Extrait du texte:
Au cours des années 70, une série d’études et de travaux prospectifs commandés par les gouvernements ( » Plan for an Information Society », préparé par le Japan Computer Usage Development Institute, Jacudi, Rapport » National Information Policy » préparé par Nelson Rockfeller, rapport Nora-Minc sur l’informatisation de la société) et par l’OCDE attirent l’attention sur :
• le poids économique des industries de l’informatique et des télécommunications
• la convergence entre informatique et télécommunications
• l’impact de l’informatique et des télécommunications sur l’économie, l’emploi, les libertés publiques.
Il s’agit d’organiser le passage de la société industrielle à la société informationnelle, en stimulant les industries nationales de l’informatique et des télécommunications (politiques industrielles de l’informatique en Europe, dé-reglementation aux États Unis), en élaborant un cadre juridique pour cette « nouvelle économie de l’information » (à commencer par les lois de type « informatique et libertés ») .

Les consignes:
**1.** Réécrivez le passage de l'extrait sur la société de l'information qui s'ouvre sur « Au cours des » et se ferme sur « les libertés publiques. », en changeant « OCDE » en « Organisation de coopération et de développement économiques ».
**2.** D'après l'extrait sur la société de l'information, qui a préparé le rapport « National Information Policy » ?
Les lignes qui suivent n'ont aucun rapport avec l'extrait.

Données fournies:
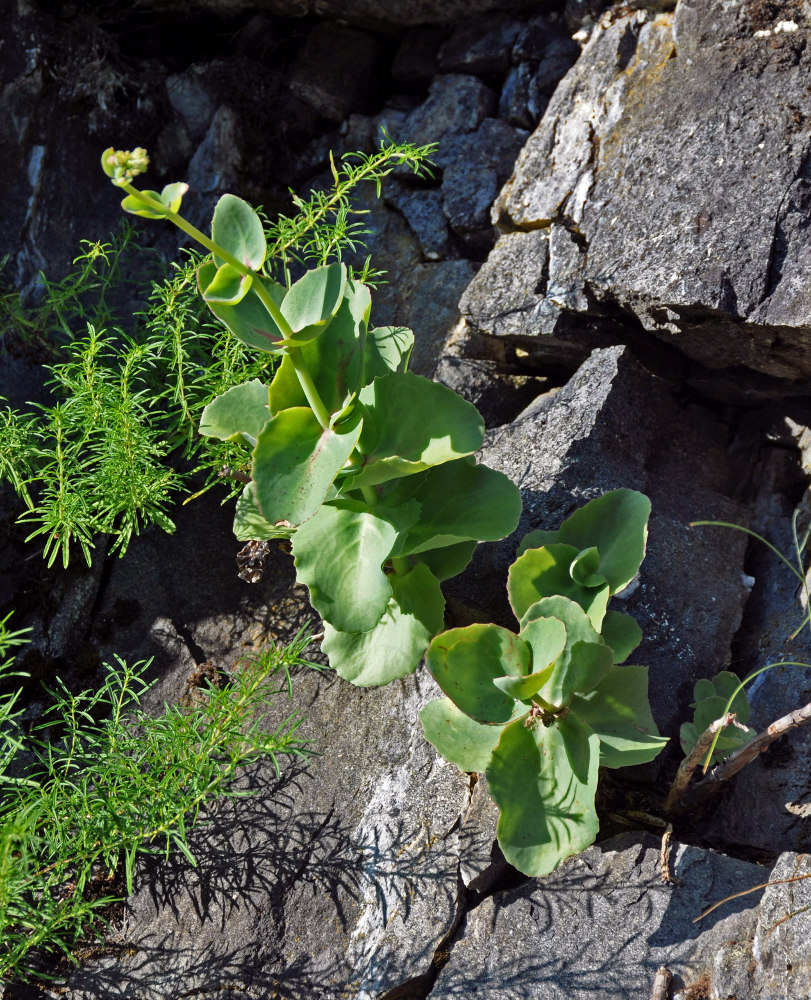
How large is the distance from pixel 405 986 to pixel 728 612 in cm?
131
==
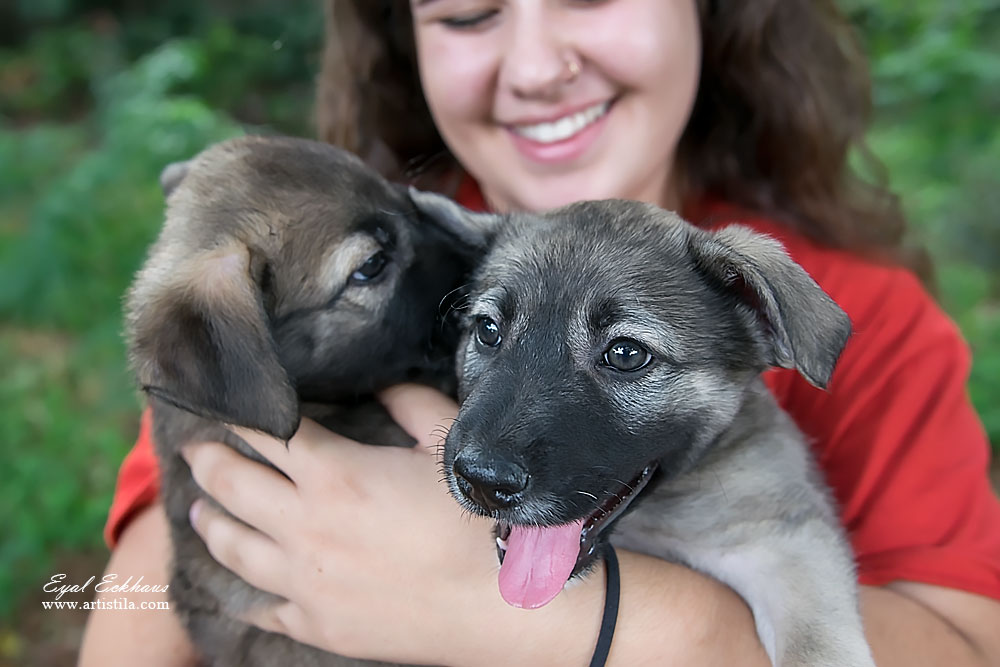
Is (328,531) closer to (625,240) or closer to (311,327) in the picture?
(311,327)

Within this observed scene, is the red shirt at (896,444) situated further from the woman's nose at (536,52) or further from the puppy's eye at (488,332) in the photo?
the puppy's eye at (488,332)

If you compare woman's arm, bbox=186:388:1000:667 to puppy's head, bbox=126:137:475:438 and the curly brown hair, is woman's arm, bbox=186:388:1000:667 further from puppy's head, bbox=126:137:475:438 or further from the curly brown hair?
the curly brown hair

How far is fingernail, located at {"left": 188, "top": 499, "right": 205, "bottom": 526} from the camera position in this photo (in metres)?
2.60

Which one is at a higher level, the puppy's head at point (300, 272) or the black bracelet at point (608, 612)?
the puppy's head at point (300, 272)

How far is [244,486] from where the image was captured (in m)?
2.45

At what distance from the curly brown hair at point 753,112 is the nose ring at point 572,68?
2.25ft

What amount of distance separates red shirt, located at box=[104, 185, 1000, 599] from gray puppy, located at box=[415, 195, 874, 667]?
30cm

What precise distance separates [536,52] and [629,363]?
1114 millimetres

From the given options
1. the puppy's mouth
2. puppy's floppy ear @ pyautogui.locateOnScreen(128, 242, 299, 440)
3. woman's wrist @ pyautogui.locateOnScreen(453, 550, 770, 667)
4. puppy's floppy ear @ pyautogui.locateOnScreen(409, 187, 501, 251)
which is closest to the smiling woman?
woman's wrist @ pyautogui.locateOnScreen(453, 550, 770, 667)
==
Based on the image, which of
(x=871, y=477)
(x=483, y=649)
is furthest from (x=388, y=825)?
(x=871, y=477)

Réponses:
**1.**
Au cours des années 70, une série d’études et de travaux prospectifs commandés par les gouvernements ( » Plan for an Information Society », préparé par le Japan Computer Usage Development Institute, Jacudi, Rapport » National Information Policy » préparé par Nelson Rockfeller, rapport Nora-Minc sur l’informatisation de la société) et par l’Organisation de coopération et de développement économiques attirent l’attention sur :
• le poids économique des industries de l’informatique et des télécommunications
• la convergence entre informatique et télécommunications
• l’impact de l’informatique et des télécommunications sur l’économie, l’emploi, les libertés publiques.

**2.** Nelson Rockfeller.